Provided entries
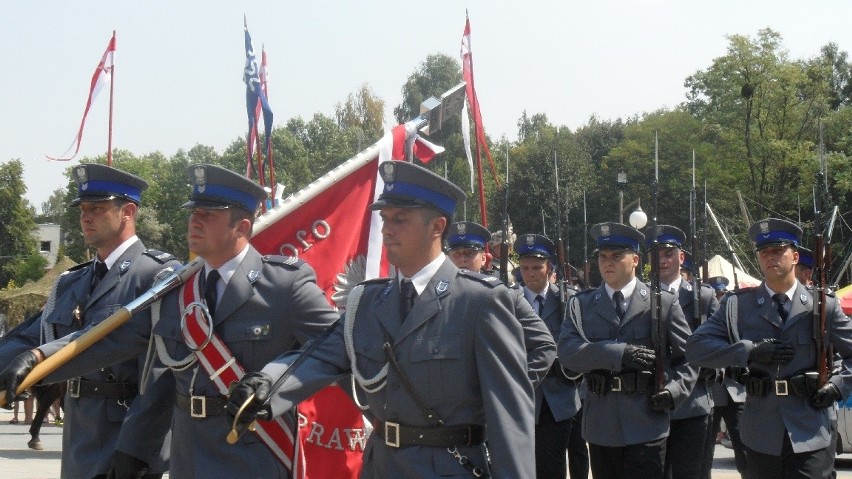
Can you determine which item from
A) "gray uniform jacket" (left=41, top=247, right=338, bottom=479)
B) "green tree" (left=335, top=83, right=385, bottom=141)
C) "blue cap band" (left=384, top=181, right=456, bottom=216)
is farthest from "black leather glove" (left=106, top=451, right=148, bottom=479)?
"green tree" (left=335, top=83, right=385, bottom=141)

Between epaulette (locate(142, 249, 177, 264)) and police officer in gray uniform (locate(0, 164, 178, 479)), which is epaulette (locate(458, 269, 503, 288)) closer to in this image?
police officer in gray uniform (locate(0, 164, 178, 479))

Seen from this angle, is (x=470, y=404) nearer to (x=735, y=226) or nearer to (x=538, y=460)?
(x=538, y=460)

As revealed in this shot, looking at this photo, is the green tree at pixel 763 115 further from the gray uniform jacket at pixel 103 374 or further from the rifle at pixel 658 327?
the gray uniform jacket at pixel 103 374

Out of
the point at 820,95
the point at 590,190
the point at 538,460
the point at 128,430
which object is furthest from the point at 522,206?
the point at 128,430

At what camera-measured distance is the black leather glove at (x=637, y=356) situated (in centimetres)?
822

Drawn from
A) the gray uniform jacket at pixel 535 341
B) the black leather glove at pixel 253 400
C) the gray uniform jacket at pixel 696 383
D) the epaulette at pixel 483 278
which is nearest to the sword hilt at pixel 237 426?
the black leather glove at pixel 253 400

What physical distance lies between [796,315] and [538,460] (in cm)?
262

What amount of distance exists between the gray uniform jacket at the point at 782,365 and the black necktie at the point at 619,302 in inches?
23.0

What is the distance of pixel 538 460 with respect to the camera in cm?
994

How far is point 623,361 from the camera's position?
27.2 feet

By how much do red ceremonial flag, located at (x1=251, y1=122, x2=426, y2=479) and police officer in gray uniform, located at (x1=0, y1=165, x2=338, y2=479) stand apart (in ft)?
Result: 5.43

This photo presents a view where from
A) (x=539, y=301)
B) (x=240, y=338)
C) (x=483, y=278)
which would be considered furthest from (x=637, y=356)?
(x=483, y=278)

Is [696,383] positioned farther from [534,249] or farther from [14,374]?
[14,374]

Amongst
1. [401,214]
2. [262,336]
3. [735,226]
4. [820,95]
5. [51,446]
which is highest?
[820,95]
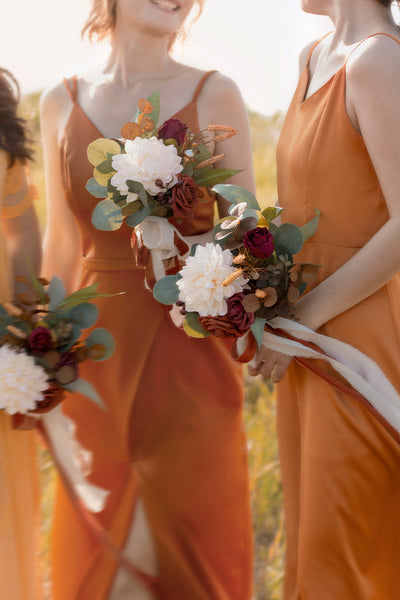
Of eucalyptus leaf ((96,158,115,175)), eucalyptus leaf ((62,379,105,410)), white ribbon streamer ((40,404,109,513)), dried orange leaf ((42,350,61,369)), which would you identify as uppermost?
eucalyptus leaf ((96,158,115,175))

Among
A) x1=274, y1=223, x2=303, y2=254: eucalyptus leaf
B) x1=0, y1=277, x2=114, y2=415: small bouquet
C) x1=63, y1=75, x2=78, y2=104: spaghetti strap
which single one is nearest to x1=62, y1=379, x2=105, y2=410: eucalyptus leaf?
x1=0, y1=277, x2=114, y2=415: small bouquet

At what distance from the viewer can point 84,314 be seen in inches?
83.8

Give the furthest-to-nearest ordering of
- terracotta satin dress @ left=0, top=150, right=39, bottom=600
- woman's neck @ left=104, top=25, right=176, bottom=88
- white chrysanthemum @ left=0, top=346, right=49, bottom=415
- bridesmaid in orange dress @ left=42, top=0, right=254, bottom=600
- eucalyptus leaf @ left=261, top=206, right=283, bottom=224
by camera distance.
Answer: woman's neck @ left=104, top=25, right=176, bottom=88, bridesmaid in orange dress @ left=42, top=0, right=254, bottom=600, terracotta satin dress @ left=0, top=150, right=39, bottom=600, white chrysanthemum @ left=0, top=346, right=49, bottom=415, eucalyptus leaf @ left=261, top=206, right=283, bottom=224

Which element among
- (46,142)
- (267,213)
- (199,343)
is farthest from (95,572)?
(46,142)

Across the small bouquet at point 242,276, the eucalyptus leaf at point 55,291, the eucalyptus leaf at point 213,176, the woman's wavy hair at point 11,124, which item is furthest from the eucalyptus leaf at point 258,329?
the woman's wavy hair at point 11,124

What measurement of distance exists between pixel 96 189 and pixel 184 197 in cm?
25

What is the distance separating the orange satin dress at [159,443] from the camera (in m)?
2.21

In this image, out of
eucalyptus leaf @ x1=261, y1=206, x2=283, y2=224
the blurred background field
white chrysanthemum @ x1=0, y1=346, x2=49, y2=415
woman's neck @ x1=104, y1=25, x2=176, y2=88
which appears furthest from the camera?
the blurred background field

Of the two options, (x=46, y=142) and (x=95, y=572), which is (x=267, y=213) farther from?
(x=95, y=572)

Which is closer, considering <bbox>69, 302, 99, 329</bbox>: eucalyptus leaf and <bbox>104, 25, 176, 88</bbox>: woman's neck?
<bbox>69, 302, 99, 329</bbox>: eucalyptus leaf

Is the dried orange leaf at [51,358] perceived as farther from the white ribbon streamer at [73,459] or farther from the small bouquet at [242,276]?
the small bouquet at [242,276]

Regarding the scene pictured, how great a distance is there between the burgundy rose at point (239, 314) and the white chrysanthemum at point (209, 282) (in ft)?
0.04

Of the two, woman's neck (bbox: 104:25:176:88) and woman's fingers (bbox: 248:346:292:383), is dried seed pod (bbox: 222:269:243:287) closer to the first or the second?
woman's fingers (bbox: 248:346:292:383)

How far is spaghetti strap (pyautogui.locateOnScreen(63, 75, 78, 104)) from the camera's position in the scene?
2375 millimetres
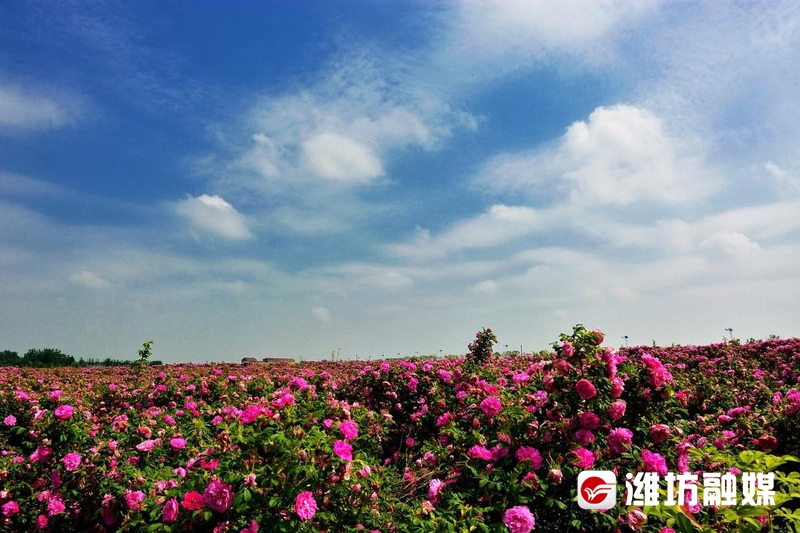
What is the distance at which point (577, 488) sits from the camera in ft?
12.3

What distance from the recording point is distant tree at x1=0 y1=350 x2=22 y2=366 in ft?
90.3

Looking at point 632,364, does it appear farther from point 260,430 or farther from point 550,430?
point 260,430

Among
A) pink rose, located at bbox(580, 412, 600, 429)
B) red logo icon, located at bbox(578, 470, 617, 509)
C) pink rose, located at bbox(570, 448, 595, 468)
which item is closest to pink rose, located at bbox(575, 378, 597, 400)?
pink rose, located at bbox(580, 412, 600, 429)

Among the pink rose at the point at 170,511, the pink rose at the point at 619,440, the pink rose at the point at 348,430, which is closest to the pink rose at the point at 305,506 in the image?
the pink rose at the point at 348,430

What this task involves
The records above need to be restated word for word, with the pictures left out.

Final answer
Can you determine which item from
A) "gray uniform jacket" (left=41, top=247, right=338, bottom=479)
B) "green tree" (left=335, top=83, right=385, bottom=141)
C) "blue cap band" (left=384, top=181, right=456, bottom=216)
is farthest from "black leather glove" (left=106, top=451, right=148, bottom=479)?
"green tree" (left=335, top=83, right=385, bottom=141)

Between epaulette (locate(142, 249, 177, 264)) and police officer in gray uniform (locate(0, 164, 178, 479)), which is epaulette (locate(458, 269, 503, 288)) closer to in this image?
police officer in gray uniform (locate(0, 164, 178, 479))

Seen from this angle, is (x=470, y=404) nearer to (x=735, y=226) or nearer to (x=538, y=460)?
(x=538, y=460)

As revealed in this shot, looking at this photo, is the green tree at pixel 763 115 further from the gray uniform jacket at pixel 103 374 or further from the rifle at pixel 658 327?
the gray uniform jacket at pixel 103 374

Out of
the point at 820,95
the point at 590,190
the point at 538,460
the point at 128,430
which object is furthest from the point at 522,206?
the point at 128,430

At what camera-measured distance is the black leather glove at (x=637, y=356) situated (in centimetres)?
822

Drawn from
A) the gray uniform jacket at pixel 535 341
B) the black leather glove at pixel 253 400
C) the gray uniform jacket at pixel 696 383
D) the epaulette at pixel 483 278
which is nearest to the sword hilt at pixel 237 426?
the black leather glove at pixel 253 400

What physical distance lies between [796,315] and [538,460] (in cm)?
262

What amount of distance exists between the gray uniform jacket at the point at 782,365 and the black necktie at the point at 619,302 in inches?
23.0

What is the distance of pixel 538 460 with respect to the camera in cm?
994

How far is point 623,361 from the camera's position?
27.2 feet

By how much do red ceremonial flag, located at (x1=251, y1=122, x2=426, y2=479) and police officer in gray uniform, located at (x1=0, y1=165, x2=338, y2=479) stand apart (in ft)?
Result: 5.43

This photo presents a view where from
A) (x=539, y=301)
B) (x=240, y=338)
C) (x=483, y=278)
which would be considered furthest from (x=637, y=356)?
(x=483, y=278)

Is [696,383] positioned farther from [534,249] or farther from [14,374]?
[14,374]

Amongst
1. [401,214]
2. [262,336]
3. [735,226]
4. [820,95]
5. [51,446]
which is highest?
[820,95]
Of eucalyptus leaf ((96,158,115,175)), eucalyptus leaf ((62,379,105,410)), white ribbon streamer ((40,404,109,513)), dried orange leaf ((42,350,61,369)), which would you identify as uppermost?
eucalyptus leaf ((96,158,115,175))

Among
A) x1=274, y1=223, x2=303, y2=254: eucalyptus leaf
B) x1=0, y1=277, x2=114, y2=415: small bouquet
C) x1=63, y1=75, x2=78, y2=104: spaghetti strap
which single one is nearest to x1=62, y1=379, x2=105, y2=410: eucalyptus leaf?
x1=0, y1=277, x2=114, y2=415: small bouquet

At what distance from the viewer can point 84,314 be seen in inches?
83.8

Give the furthest-to-nearest ordering of
- terracotta satin dress @ left=0, top=150, right=39, bottom=600
- woman's neck @ left=104, top=25, right=176, bottom=88
- white chrysanthemum @ left=0, top=346, right=49, bottom=415
- bridesmaid in orange dress @ left=42, top=0, right=254, bottom=600
- eucalyptus leaf @ left=261, top=206, right=283, bottom=224
by camera distance.
Answer: woman's neck @ left=104, top=25, right=176, bottom=88, bridesmaid in orange dress @ left=42, top=0, right=254, bottom=600, terracotta satin dress @ left=0, top=150, right=39, bottom=600, white chrysanthemum @ left=0, top=346, right=49, bottom=415, eucalyptus leaf @ left=261, top=206, right=283, bottom=224

Which element among
- (46,142)
- (267,213)
- (199,343)
is farthest from (95,572)?
(46,142)

Across the small bouquet at point 242,276, the eucalyptus leaf at point 55,291, the eucalyptus leaf at point 213,176, the woman's wavy hair at point 11,124, which item is furthest from the eucalyptus leaf at point 258,329?
the woman's wavy hair at point 11,124

What measurement of distance exists between pixel 96 189 and pixel 184 197 in cm?
25

What is the distance separating the orange satin dress at [159,443] from the camera (in m)?
2.21

In this image, out of
eucalyptus leaf @ x1=261, y1=206, x2=283, y2=224
the blurred background field
white chrysanthemum @ x1=0, y1=346, x2=49, y2=415
woman's neck @ x1=104, y1=25, x2=176, y2=88
which appears furthest from the camera?
the blurred background field

Of the two options, (x=46, y=142) and (x=95, y=572), which is (x=267, y=213) farther from?
(x=95, y=572)

Which is closer, considering <bbox>69, 302, 99, 329</bbox>: eucalyptus leaf and <bbox>104, 25, 176, 88</bbox>: woman's neck?
<bbox>69, 302, 99, 329</bbox>: eucalyptus leaf

Is the dried orange leaf at [51,358] perceived as farther from the white ribbon streamer at [73,459] or farther from the small bouquet at [242,276]?
the small bouquet at [242,276]

Regarding the scene pictured, how great a distance is there between the burgundy rose at point (239, 314) and the white chrysanthemum at point (209, 282) (in ft)?
0.04

Of the two, woman's neck (bbox: 104:25:176:88) and woman's fingers (bbox: 248:346:292:383), is dried seed pod (bbox: 222:269:243:287) closer to the first or the second?
woman's fingers (bbox: 248:346:292:383)

How far is spaghetti strap (pyautogui.locateOnScreen(63, 75, 78, 104)) from the camera's position in the scene?
2375 millimetres
What is the distance at which point (577, 488) sits from the camera in ft?
12.3

What distance from the recording point is distant tree at x1=0 y1=350 x2=22 y2=366 in ft?
90.3

Looking at point 632,364, does it appear farther from point 260,430 or farther from point 550,430?
point 260,430

Among
A) pink rose, located at bbox(580, 412, 600, 429)
B) red logo icon, located at bbox(578, 470, 617, 509)
C) pink rose, located at bbox(570, 448, 595, 468)
which item is closest to pink rose, located at bbox(575, 378, 597, 400)?
pink rose, located at bbox(580, 412, 600, 429)

Among the pink rose at the point at 170,511, the pink rose at the point at 619,440, the pink rose at the point at 348,430, which is closest to the pink rose at the point at 305,506 in the image?
the pink rose at the point at 348,430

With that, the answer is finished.